He needed something sharp. His hands searched the ground, lighting upon a sliver of metal, some broken shard from a world of broken, piecemeal things. Eight inches long, the edges ragged as a saw. Positioning it lengthwise across his wrist, he closed his eyes and slashed a deep gash into his flesh. The blood spurted forth, a wide, dark river, filling his palm. The blood of Grey, the Unleasher of Night, Familiar of the One Called Zero. Lila was moaning, dying. Any breath might be her last. A moment’s hesitation—some last, extinguishing human light inside him—and Grey placed his wrist against her lips, tenderly, like a mother easing her breast to the mouth of a newborn babe.
“Drink,” he said.
Grey never even saw it: the chunk of concrete, thirty-four pounds of solid rock, that Guilder, with all the strength he could muster, hoisted into the air above Grey’s head and then brought down upon him.
22
They made their way into Chicago as the sun was setting, filling the sky with a golden light. First the outer ring of suburbs, empty and still; then, rising before them like a promise, the shape of the city. The lone survivors, their lives joined by the mysterious bond of their survival: they traveled in silence, dreamers in a forgotten land, their progress marked only by the grumble of the bus’s engine, the hypnotic whoosh of asphalt beneath their wheels. Ghosts sat beside them, the people they had lost.

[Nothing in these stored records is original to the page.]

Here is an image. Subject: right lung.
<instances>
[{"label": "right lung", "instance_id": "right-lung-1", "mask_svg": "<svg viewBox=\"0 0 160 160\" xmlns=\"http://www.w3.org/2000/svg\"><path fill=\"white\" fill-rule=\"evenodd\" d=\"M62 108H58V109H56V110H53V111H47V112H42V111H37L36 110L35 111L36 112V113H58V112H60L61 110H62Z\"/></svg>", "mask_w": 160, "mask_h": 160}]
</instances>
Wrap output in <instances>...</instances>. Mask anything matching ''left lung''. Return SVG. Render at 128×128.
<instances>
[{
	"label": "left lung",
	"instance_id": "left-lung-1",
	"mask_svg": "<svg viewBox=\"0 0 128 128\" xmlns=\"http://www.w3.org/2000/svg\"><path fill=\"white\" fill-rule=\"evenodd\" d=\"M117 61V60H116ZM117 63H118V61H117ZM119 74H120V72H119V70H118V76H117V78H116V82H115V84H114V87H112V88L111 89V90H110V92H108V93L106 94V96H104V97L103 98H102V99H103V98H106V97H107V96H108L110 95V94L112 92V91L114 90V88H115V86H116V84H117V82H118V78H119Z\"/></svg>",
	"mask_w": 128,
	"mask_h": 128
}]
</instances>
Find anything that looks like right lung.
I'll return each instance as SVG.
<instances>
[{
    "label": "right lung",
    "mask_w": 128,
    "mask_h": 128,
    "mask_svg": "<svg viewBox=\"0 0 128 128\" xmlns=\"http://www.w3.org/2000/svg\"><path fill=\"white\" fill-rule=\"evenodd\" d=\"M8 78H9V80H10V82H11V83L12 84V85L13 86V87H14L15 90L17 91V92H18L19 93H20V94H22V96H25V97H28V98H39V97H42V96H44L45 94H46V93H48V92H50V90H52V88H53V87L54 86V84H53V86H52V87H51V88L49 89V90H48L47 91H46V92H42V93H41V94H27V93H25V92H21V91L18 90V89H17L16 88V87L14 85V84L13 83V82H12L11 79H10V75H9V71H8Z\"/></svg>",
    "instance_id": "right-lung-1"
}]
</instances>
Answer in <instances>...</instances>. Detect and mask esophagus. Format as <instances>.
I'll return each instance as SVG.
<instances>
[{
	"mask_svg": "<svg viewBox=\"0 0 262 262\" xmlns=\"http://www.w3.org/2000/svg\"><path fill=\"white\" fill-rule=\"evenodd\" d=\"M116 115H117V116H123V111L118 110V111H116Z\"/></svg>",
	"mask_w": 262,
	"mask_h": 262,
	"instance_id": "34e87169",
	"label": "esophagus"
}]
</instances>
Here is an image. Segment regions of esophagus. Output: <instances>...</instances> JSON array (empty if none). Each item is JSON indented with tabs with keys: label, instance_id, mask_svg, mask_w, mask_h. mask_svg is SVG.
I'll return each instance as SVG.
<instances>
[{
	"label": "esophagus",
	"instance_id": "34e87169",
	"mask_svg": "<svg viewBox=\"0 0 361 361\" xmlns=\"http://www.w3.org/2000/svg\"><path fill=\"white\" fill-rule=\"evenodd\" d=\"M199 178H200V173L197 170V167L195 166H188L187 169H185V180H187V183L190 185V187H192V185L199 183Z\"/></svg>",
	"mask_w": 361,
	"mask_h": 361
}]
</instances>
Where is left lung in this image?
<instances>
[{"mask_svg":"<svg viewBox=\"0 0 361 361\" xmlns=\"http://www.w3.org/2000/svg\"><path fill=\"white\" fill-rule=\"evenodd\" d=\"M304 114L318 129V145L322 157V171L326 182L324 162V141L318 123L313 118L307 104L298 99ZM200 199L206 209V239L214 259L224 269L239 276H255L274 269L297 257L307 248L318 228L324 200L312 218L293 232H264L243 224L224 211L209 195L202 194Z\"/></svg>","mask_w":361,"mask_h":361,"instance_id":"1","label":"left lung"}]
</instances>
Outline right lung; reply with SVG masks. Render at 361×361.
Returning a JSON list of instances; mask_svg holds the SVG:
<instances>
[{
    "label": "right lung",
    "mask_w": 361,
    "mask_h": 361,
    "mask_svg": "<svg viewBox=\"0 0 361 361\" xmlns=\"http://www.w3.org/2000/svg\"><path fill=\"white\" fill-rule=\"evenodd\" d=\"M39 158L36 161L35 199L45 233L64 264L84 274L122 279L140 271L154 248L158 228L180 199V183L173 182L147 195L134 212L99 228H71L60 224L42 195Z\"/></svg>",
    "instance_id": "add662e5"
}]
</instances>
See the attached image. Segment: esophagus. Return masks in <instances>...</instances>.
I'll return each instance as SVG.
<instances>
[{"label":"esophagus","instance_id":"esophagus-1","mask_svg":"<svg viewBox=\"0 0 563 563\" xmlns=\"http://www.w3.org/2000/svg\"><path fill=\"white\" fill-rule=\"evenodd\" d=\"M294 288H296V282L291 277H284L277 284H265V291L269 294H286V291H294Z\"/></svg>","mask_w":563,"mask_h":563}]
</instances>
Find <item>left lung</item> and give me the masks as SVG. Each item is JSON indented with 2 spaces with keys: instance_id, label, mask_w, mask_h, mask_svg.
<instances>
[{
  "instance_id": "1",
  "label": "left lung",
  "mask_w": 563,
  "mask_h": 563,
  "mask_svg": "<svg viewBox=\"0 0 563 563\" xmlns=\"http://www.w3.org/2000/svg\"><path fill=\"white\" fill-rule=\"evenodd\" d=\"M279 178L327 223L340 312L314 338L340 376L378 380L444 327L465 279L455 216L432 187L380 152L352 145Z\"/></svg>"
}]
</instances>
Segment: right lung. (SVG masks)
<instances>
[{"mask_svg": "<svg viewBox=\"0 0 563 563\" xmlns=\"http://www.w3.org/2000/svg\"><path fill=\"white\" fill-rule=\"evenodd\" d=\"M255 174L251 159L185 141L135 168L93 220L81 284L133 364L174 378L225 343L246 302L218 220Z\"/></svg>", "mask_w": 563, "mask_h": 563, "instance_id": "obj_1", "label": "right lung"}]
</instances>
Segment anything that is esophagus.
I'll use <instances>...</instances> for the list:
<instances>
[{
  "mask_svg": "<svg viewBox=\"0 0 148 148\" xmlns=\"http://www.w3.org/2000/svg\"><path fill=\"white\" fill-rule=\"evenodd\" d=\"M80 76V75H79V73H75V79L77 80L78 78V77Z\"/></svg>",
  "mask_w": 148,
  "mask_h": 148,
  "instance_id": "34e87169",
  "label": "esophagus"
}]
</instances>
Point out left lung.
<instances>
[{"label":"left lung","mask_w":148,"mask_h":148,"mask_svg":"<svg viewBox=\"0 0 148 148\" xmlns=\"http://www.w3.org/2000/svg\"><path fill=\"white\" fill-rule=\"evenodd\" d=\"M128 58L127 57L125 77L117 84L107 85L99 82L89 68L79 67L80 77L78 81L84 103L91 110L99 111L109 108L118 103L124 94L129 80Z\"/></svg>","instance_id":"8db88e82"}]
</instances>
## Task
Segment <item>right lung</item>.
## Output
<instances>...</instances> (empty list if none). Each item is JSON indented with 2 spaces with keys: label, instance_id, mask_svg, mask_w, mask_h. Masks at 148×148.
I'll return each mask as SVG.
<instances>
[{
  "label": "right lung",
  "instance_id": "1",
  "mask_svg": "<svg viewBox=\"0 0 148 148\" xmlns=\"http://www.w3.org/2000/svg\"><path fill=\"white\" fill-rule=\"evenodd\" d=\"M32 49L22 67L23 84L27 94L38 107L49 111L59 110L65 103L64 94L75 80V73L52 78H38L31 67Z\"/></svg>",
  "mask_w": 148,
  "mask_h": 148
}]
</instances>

As the city came into focus, Pastor Don bent forward from his seat behind Danny. Helicopters were floating over the city, buzzing among the skyscrapers like bees around a hive; high above, the contrails of aircraft cast ribbons of color against the deepening blue. A zone of safety, it seemed, but this couldn’t last. In their hearts they knew there was none.
“Let’s pull off a minute.”
Danny drew the bus to the side of the roadway. Pastor Don rose to address the group. The decision was upon them. Should they stop or continue? They had the bus, water, food, fuel. No one knew what lay ahead. Take a minute, Pastor Don said.
A murmur of agreement, then a show of hands. The verdict was unanimous.
“Okay, Danny.”
They circled the city to the south and continued east on a rural blacktop. Night fell like a dome snapping down on the earth. By daybreak they were somewhere in Ohio. A landscape of pure anonymity; they could have been anywhere. Time had slowed to a crawl. Fields, trees, houses, mailboxes streaming by, the horizon always unreachable, rolling away. In the small towns, a semblance of life continued; people had no idea where to go, what to do. The highways, it was said, were jammed. At a mini-mart where they stopped for supplies, the cashier, glancing out the window at the bus, asked, Can I go with you? On the wall behind her head, a television screen showed a city in flames. She spoke in a hushed tone so as not to be overheard. She didn’t ask where they were going; their destination was simply away. A quick phone call and minutes later her husband and two teenage sons were standing by the bus, holding suitcases.
Others joined them. A man in overalls walking alone on the highway with a rifle over his shoulder. An elderly couple, dressed as if for church, their car expired on the side of the road with its hood standing open, steam exhaling from its cracked radiator. A pair of cyclists, Frenchmen, who had been riding across the country when the crisis began. Whole families squeezed aboard. Many were overcome, weeping with gratitude as they took their places. Like fish joining a school, they were absorbed into the whole. Cities were bypassed, one after the other: Columbus, Akron, Youngstown, Pittsburgh. Even the names had begun to feel historical, like cities of a lost empire. Giza. Carthage. Pompeii. Customs evolved among them, as if they were a kind of rolling town. Some questions were asked but not others. Have you heard about Salt Lake, Tulsa, St. Louis? Do they know what it is yet, have they discovered the answer? Only in motion was there safety; every stop felt fraught with peril. For a time they sang. “The Ants Go Marching,” “On Top of Spaghetti,” “A Hundred Bottles of Beer on the Wall.”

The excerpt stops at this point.